Gabriele, Filippo e Federico, tre giovani volati via in pochi giorni: 18 e 17 anni, da viale Poetto a Serramanna due tragedie molto simili tra loro che riaccendono i riflettori sulla sicurezza stradale e la sensibilizzazione verso questa tematica importante. Sono deceduti dopo pochi istanti dagli impatti fatali: Gabriele e Filippo, a bordo di uno scooter, hanno perso il controllo e hanno terminato la loro vita contro un palo della luce. Federico, contro un muro. Anche lui era in scooter. L’isola intera soffre per i suoi figli, due tragedie avvenute nel cuore della notte dopo la serata trascorsa tra risate e allegria. È il tempo del dolore ma anche della riflessione: non si può continuare a morire sulla strada.
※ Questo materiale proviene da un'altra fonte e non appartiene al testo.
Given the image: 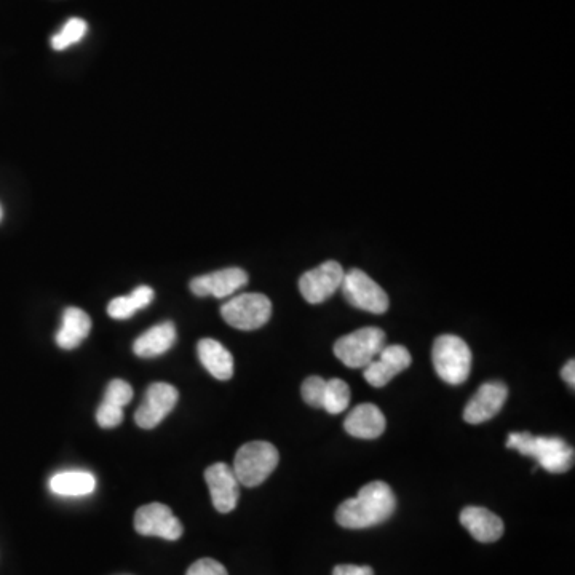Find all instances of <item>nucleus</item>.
<instances>
[{
    "label": "nucleus",
    "instance_id": "nucleus-1",
    "mask_svg": "<svg viewBox=\"0 0 575 575\" xmlns=\"http://www.w3.org/2000/svg\"><path fill=\"white\" fill-rule=\"evenodd\" d=\"M395 508L397 499L389 484L373 481L339 505L336 521L345 529L373 528L392 518Z\"/></svg>",
    "mask_w": 575,
    "mask_h": 575
},
{
    "label": "nucleus",
    "instance_id": "nucleus-2",
    "mask_svg": "<svg viewBox=\"0 0 575 575\" xmlns=\"http://www.w3.org/2000/svg\"><path fill=\"white\" fill-rule=\"evenodd\" d=\"M507 448L534 457L548 473H564L574 465V449L558 437H536L529 432L510 433Z\"/></svg>",
    "mask_w": 575,
    "mask_h": 575
},
{
    "label": "nucleus",
    "instance_id": "nucleus-3",
    "mask_svg": "<svg viewBox=\"0 0 575 575\" xmlns=\"http://www.w3.org/2000/svg\"><path fill=\"white\" fill-rule=\"evenodd\" d=\"M432 361L441 381L460 385L470 376L472 352L464 339L454 334H443L433 342Z\"/></svg>",
    "mask_w": 575,
    "mask_h": 575
},
{
    "label": "nucleus",
    "instance_id": "nucleus-4",
    "mask_svg": "<svg viewBox=\"0 0 575 575\" xmlns=\"http://www.w3.org/2000/svg\"><path fill=\"white\" fill-rule=\"evenodd\" d=\"M278 460L280 454L274 445L267 441H251L238 449L232 470L242 486L256 488L272 475Z\"/></svg>",
    "mask_w": 575,
    "mask_h": 575
},
{
    "label": "nucleus",
    "instance_id": "nucleus-5",
    "mask_svg": "<svg viewBox=\"0 0 575 575\" xmlns=\"http://www.w3.org/2000/svg\"><path fill=\"white\" fill-rule=\"evenodd\" d=\"M385 347V333L381 328H361L345 334L334 344V355L347 368L363 369L379 355Z\"/></svg>",
    "mask_w": 575,
    "mask_h": 575
},
{
    "label": "nucleus",
    "instance_id": "nucleus-6",
    "mask_svg": "<svg viewBox=\"0 0 575 575\" xmlns=\"http://www.w3.org/2000/svg\"><path fill=\"white\" fill-rule=\"evenodd\" d=\"M221 315L224 322L235 330H259L272 317V302L266 294H238L221 307Z\"/></svg>",
    "mask_w": 575,
    "mask_h": 575
},
{
    "label": "nucleus",
    "instance_id": "nucleus-7",
    "mask_svg": "<svg viewBox=\"0 0 575 575\" xmlns=\"http://www.w3.org/2000/svg\"><path fill=\"white\" fill-rule=\"evenodd\" d=\"M341 290L350 306L357 309L376 315L385 314L389 310V296L363 270L350 269L345 272Z\"/></svg>",
    "mask_w": 575,
    "mask_h": 575
},
{
    "label": "nucleus",
    "instance_id": "nucleus-8",
    "mask_svg": "<svg viewBox=\"0 0 575 575\" xmlns=\"http://www.w3.org/2000/svg\"><path fill=\"white\" fill-rule=\"evenodd\" d=\"M344 275V267L336 261H326L315 269L307 270L306 274L299 278L302 298L309 304H322L336 291L341 290Z\"/></svg>",
    "mask_w": 575,
    "mask_h": 575
},
{
    "label": "nucleus",
    "instance_id": "nucleus-9",
    "mask_svg": "<svg viewBox=\"0 0 575 575\" xmlns=\"http://www.w3.org/2000/svg\"><path fill=\"white\" fill-rule=\"evenodd\" d=\"M178 398V389L167 382H155L149 385L143 403L136 409V424L141 429H154L175 409Z\"/></svg>",
    "mask_w": 575,
    "mask_h": 575
},
{
    "label": "nucleus",
    "instance_id": "nucleus-10",
    "mask_svg": "<svg viewBox=\"0 0 575 575\" xmlns=\"http://www.w3.org/2000/svg\"><path fill=\"white\" fill-rule=\"evenodd\" d=\"M135 529L141 536L162 537L165 540H178L183 536V524L173 515L167 505H144L135 515Z\"/></svg>",
    "mask_w": 575,
    "mask_h": 575
},
{
    "label": "nucleus",
    "instance_id": "nucleus-11",
    "mask_svg": "<svg viewBox=\"0 0 575 575\" xmlns=\"http://www.w3.org/2000/svg\"><path fill=\"white\" fill-rule=\"evenodd\" d=\"M411 353L403 345H385L368 366L363 368V377L373 387H384L393 377L411 366Z\"/></svg>",
    "mask_w": 575,
    "mask_h": 575
},
{
    "label": "nucleus",
    "instance_id": "nucleus-12",
    "mask_svg": "<svg viewBox=\"0 0 575 575\" xmlns=\"http://www.w3.org/2000/svg\"><path fill=\"white\" fill-rule=\"evenodd\" d=\"M205 480L210 489L211 500L219 513H230L237 507L240 497V481L234 470L224 462L213 464L205 470Z\"/></svg>",
    "mask_w": 575,
    "mask_h": 575
},
{
    "label": "nucleus",
    "instance_id": "nucleus-13",
    "mask_svg": "<svg viewBox=\"0 0 575 575\" xmlns=\"http://www.w3.org/2000/svg\"><path fill=\"white\" fill-rule=\"evenodd\" d=\"M248 283V274L240 267H229V269L216 270L211 274L195 277L191 282V291L199 298L223 299L229 298L232 294L242 290Z\"/></svg>",
    "mask_w": 575,
    "mask_h": 575
},
{
    "label": "nucleus",
    "instance_id": "nucleus-14",
    "mask_svg": "<svg viewBox=\"0 0 575 575\" xmlns=\"http://www.w3.org/2000/svg\"><path fill=\"white\" fill-rule=\"evenodd\" d=\"M507 385L502 382H486L476 390L472 400L468 401L464 409L465 422L472 425L491 421L504 408L507 401Z\"/></svg>",
    "mask_w": 575,
    "mask_h": 575
},
{
    "label": "nucleus",
    "instance_id": "nucleus-15",
    "mask_svg": "<svg viewBox=\"0 0 575 575\" xmlns=\"http://www.w3.org/2000/svg\"><path fill=\"white\" fill-rule=\"evenodd\" d=\"M460 523L481 544H491L504 534V521L488 508L467 507L460 513Z\"/></svg>",
    "mask_w": 575,
    "mask_h": 575
},
{
    "label": "nucleus",
    "instance_id": "nucleus-16",
    "mask_svg": "<svg viewBox=\"0 0 575 575\" xmlns=\"http://www.w3.org/2000/svg\"><path fill=\"white\" fill-rule=\"evenodd\" d=\"M385 416L381 409L371 403L358 405L345 417V432L361 440H376L385 432Z\"/></svg>",
    "mask_w": 575,
    "mask_h": 575
},
{
    "label": "nucleus",
    "instance_id": "nucleus-17",
    "mask_svg": "<svg viewBox=\"0 0 575 575\" xmlns=\"http://www.w3.org/2000/svg\"><path fill=\"white\" fill-rule=\"evenodd\" d=\"M92 331V320L87 312L79 307H68L63 312L60 330L56 333V344L61 349L72 350L79 347Z\"/></svg>",
    "mask_w": 575,
    "mask_h": 575
},
{
    "label": "nucleus",
    "instance_id": "nucleus-18",
    "mask_svg": "<svg viewBox=\"0 0 575 575\" xmlns=\"http://www.w3.org/2000/svg\"><path fill=\"white\" fill-rule=\"evenodd\" d=\"M197 353L202 365L218 381H229L234 376V357L221 342L202 339L197 344Z\"/></svg>",
    "mask_w": 575,
    "mask_h": 575
},
{
    "label": "nucleus",
    "instance_id": "nucleus-19",
    "mask_svg": "<svg viewBox=\"0 0 575 575\" xmlns=\"http://www.w3.org/2000/svg\"><path fill=\"white\" fill-rule=\"evenodd\" d=\"M176 342V328L171 322H163L141 334L133 344V352L141 358L159 357Z\"/></svg>",
    "mask_w": 575,
    "mask_h": 575
},
{
    "label": "nucleus",
    "instance_id": "nucleus-20",
    "mask_svg": "<svg viewBox=\"0 0 575 575\" xmlns=\"http://www.w3.org/2000/svg\"><path fill=\"white\" fill-rule=\"evenodd\" d=\"M50 489L56 496L82 497L92 494L96 489V478L85 470H68L56 473L50 480Z\"/></svg>",
    "mask_w": 575,
    "mask_h": 575
},
{
    "label": "nucleus",
    "instance_id": "nucleus-21",
    "mask_svg": "<svg viewBox=\"0 0 575 575\" xmlns=\"http://www.w3.org/2000/svg\"><path fill=\"white\" fill-rule=\"evenodd\" d=\"M152 301H154V290L151 286H138L128 296L112 299L109 302L108 314L114 320H127V318L133 317L138 310L149 306Z\"/></svg>",
    "mask_w": 575,
    "mask_h": 575
},
{
    "label": "nucleus",
    "instance_id": "nucleus-22",
    "mask_svg": "<svg viewBox=\"0 0 575 575\" xmlns=\"http://www.w3.org/2000/svg\"><path fill=\"white\" fill-rule=\"evenodd\" d=\"M350 398H352V393H350L349 385L341 379H330L326 381L322 409L330 414L344 413L345 409L349 408Z\"/></svg>",
    "mask_w": 575,
    "mask_h": 575
},
{
    "label": "nucleus",
    "instance_id": "nucleus-23",
    "mask_svg": "<svg viewBox=\"0 0 575 575\" xmlns=\"http://www.w3.org/2000/svg\"><path fill=\"white\" fill-rule=\"evenodd\" d=\"M87 31L88 26L84 20H80V18H71V20L64 23L61 31L56 32L55 36L52 37L53 50L63 52L66 48L79 44L80 40L84 39Z\"/></svg>",
    "mask_w": 575,
    "mask_h": 575
},
{
    "label": "nucleus",
    "instance_id": "nucleus-24",
    "mask_svg": "<svg viewBox=\"0 0 575 575\" xmlns=\"http://www.w3.org/2000/svg\"><path fill=\"white\" fill-rule=\"evenodd\" d=\"M326 381L323 377H307L301 387L302 398L312 408H322L325 397Z\"/></svg>",
    "mask_w": 575,
    "mask_h": 575
},
{
    "label": "nucleus",
    "instance_id": "nucleus-25",
    "mask_svg": "<svg viewBox=\"0 0 575 575\" xmlns=\"http://www.w3.org/2000/svg\"><path fill=\"white\" fill-rule=\"evenodd\" d=\"M131 398H133L131 385L128 382L120 381V379H114V381L109 382L108 389L104 392L103 401L109 405L125 408L130 403Z\"/></svg>",
    "mask_w": 575,
    "mask_h": 575
},
{
    "label": "nucleus",
    "instance_id": "nucleus-26",
    "mask_svg": "<svg viewBox=\"0 0 575 575\" xmlns=\"http://www.w3.org/2000/svg\"><path fill=\"white\" fill-rule=\"evenodd\" d=\"M96 421H98V424H100V427H103V429H114L117 425L122 424L123 408L109 405V403L103 401L98 411H96Z\"/></svg>",
    "mask_w": 575,
    "mask_h": 575
},
{
    "label": "nucleus",
    "instance_id": "nucleus-27",
    "mask_svg": "<svg viewBox=\"0 0 575 575\" xmlns=\"http://www.w3.org/2000/svg\"><path fill=\"white\" fill-rule=\"evenodd\" d=\"M186 575H229L223 564L218 561L210 560V558H203V560L195 561L192 564Z\"/></svg>",
    "mask_w": 575,
    "mask_h": 575
},
{
    "label": "nucleus",
    "instance_id": "nucleus-28",
    "mask_svg": "<svg viewBox=\"0 0 575 575\" xmlns=\"http://www.w3.org/2000/svg\"><path fill=\"white\" fill-rule=\"evenodd\" d=\"M333 575H374L373 569L369 566H353V564H341L336 566Z\"/></svg>",
    "mask_w": 575,
    "mask_h": 575
},
{
    "label": "nucleus",
    "instance_id": "nucleus-29",
    "mask_svg": "<svg viewBox=\"0 0 575 575\" xmlns=\"http://www.w3.org/2000/svg\"><path fill=\"white\" fill-rule=\"evenodd\" d=\"M561 377H563L564 382L574 389L575 387V361L569 360L566 365H564L563 371H561Z\"/></svg>",
    "mask_w": 575,
    "mask_h": 575
},
{
    "label": "nucleus",
    "instance_id": "nucleus-30",
    "mask_svg": "<svg viewBox=\"0 0 575 575\" xmlns=\"http://www.w3.org/2000/svg\"><path fill=\"white\" fill-rule=\"evenodd\" d=\"M2 216H4V211H2V207H0V221H2Z\"/></svg>",
    "mask_w": 575,
    "mask_h": 575
}]
</instances>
Filippo era di Monserrato, il sindaco Tomaso Locci ha annunciato, subito dopo la tragedia, nuove iniziative a favore dell’educazione stradale, per sensibilizzare i ragazzi a un comportamento corretto quando si mettono al volante.
Già gli anni passati vigili e istituzioni sono entrati a scuola per spiegare ai giovani cosa rischiano violando le norme del codice della strada, mettendoli innanzi alla triste realtà dei fatti con le immagini strazianti di incidenti stradali.
Anche il sindaco di Serramanna ha lanciato un appello ai giovani, di salvaguardare la vita che, come accaduto a queste tre stelle, può terminare all’improvviso, senza la possibilità di tornare indietro.